Here Are Some Truly Bizarre July “Holidays”

Weird July Holidays

It’s July, a time for fireworks, vacations…and getting free bacon for not cheating on your spouse.


Weird July Holidays


July 4: Sidewalk Egg Frying Day


Sure, the fourth of July is also Independence Day in the U.S., but it’s hot almost everywhere in the Northern Hemisphere in early July. So hot that one could, theoretically, as the saying goes, “fry an egg on the sidewalk.” Well, this is a holiday in which celebrants are encouraged to do just that. Get an egg, and during the hottest part of the day, crack it on the sidewalk and see what happens!


July 8: International Town Criers Day


Hear ye, hear ye! Today is the day set aside to honor the noble but dead job of town crier, in which an individual with impressive pipes would announce major news items of the day, and maybe the time and weather. In the centuries before widespread print media—or even widespread literacy—they provided a vital service. (Uncle John plans to appoint himself “town crier,” and stand in front of BRI headquarters shouting out fun facts.)

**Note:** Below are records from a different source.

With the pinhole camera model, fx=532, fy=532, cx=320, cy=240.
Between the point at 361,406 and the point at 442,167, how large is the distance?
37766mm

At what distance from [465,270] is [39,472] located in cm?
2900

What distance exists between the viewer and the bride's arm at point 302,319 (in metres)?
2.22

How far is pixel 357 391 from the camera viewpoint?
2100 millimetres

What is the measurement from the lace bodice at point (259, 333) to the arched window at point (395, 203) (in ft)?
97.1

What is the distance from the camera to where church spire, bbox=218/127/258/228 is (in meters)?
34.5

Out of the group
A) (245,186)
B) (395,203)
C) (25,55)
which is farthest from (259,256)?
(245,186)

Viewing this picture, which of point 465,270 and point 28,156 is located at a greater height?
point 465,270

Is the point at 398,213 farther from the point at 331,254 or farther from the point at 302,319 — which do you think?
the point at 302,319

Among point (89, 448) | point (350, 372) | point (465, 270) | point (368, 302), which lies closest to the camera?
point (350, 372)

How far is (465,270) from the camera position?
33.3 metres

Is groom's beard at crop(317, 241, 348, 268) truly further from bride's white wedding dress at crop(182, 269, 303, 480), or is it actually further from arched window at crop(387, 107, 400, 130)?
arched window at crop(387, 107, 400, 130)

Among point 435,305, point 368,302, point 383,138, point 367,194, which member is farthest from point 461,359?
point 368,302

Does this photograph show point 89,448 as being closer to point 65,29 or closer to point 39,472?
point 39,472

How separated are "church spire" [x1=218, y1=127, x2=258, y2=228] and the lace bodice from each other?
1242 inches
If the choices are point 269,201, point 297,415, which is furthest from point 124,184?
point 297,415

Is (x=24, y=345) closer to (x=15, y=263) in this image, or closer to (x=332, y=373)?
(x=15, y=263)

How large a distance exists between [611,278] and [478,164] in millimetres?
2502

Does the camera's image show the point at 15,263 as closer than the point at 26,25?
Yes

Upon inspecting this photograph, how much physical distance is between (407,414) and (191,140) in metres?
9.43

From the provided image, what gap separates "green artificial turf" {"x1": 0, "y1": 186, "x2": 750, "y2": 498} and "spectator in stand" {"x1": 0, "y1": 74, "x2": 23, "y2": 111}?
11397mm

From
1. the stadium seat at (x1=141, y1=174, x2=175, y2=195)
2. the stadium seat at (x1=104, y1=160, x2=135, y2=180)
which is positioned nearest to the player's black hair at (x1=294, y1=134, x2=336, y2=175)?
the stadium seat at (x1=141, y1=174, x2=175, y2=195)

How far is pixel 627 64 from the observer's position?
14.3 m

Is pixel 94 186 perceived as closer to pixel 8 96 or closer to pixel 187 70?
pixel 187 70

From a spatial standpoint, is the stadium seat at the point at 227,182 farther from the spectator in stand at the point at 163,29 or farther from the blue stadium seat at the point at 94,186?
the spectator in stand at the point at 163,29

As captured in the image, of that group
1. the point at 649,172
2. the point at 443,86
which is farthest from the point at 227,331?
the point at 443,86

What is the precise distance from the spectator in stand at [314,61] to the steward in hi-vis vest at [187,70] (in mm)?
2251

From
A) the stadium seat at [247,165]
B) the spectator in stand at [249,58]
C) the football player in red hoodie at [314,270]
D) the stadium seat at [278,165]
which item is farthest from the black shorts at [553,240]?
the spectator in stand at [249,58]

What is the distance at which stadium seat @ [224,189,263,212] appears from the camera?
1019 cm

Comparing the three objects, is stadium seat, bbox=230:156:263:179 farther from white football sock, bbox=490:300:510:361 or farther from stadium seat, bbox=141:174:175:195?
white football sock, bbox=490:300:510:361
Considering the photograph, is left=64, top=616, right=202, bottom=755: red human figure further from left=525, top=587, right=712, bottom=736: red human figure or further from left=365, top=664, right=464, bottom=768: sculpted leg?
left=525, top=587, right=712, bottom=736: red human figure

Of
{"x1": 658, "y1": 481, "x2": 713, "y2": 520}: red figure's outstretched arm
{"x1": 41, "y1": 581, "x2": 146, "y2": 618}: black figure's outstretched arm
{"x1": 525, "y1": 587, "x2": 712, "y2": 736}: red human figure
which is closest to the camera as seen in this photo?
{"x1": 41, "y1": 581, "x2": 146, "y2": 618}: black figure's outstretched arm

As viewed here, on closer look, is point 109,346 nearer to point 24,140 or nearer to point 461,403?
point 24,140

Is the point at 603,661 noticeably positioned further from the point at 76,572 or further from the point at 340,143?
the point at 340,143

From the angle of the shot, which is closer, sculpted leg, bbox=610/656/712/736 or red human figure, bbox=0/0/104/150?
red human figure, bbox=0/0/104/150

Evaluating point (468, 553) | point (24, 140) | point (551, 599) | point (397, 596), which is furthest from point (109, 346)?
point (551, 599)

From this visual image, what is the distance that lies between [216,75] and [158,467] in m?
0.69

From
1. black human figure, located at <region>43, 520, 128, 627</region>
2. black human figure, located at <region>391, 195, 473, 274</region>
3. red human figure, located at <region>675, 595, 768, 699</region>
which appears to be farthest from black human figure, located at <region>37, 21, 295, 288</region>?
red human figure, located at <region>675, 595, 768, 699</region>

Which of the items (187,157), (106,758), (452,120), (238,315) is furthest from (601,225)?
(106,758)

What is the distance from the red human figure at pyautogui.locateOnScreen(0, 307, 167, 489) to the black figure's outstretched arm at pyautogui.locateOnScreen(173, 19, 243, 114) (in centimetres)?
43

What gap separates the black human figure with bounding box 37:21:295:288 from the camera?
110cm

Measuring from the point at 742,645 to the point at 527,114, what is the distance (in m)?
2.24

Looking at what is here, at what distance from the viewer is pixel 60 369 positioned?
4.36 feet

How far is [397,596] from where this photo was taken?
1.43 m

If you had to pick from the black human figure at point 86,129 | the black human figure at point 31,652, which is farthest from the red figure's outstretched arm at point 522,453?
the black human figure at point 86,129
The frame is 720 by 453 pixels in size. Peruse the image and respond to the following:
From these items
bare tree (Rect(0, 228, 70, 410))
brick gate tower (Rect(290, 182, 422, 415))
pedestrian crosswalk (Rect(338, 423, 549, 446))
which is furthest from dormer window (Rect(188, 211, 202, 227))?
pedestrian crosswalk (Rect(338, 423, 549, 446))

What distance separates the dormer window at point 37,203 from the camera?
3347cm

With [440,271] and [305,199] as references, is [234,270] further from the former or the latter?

July 10: National Piña Colada Day


There’s no real connection between the cocktail and this date in particular, other than the fact that it’s summer, and it’s a chilled beverage widely consumed during the hotter months. It’s a mixture of rum, pineapple juice, and coconut cream, and it’s loved by people who also like getting caught in the rain (but who are not into health food, and who have half a brain).



July 19: Flitch Day


What today we call a side or slab of bacon was once called a flitch of bacon—roughly half of a single pig’s bacon. Going back at least as far as the 12th century, July 19th was a holiday in England in which the government honored married couples that stayed faithful to one another with the gift of a flitch of bacon. Some towns in England and the U.S. still have “Flitch Trials,” in which couples go before a jury of 12 unmarried people (six men, six women) and prove their love for one another in order to get that free bacon.


July 24: Cousin’s Day


There’s a holiday to celebrate almost every possible familial relationship. Some are more obscure than others; there’s Mother’s Day (May) and Father’s Day (June), of course, as well as National Grandparents Day (September), and even Aunts and Uncles Day. There’s also one for your Aunts and Uncles offspring: Cousin’s Day. Cousins: they’re like siblings, only more distantly related, but friends, as well. On this day, write an email or make a phone call to all those cousins your age who made big family gatherings fun for you when you were a kid.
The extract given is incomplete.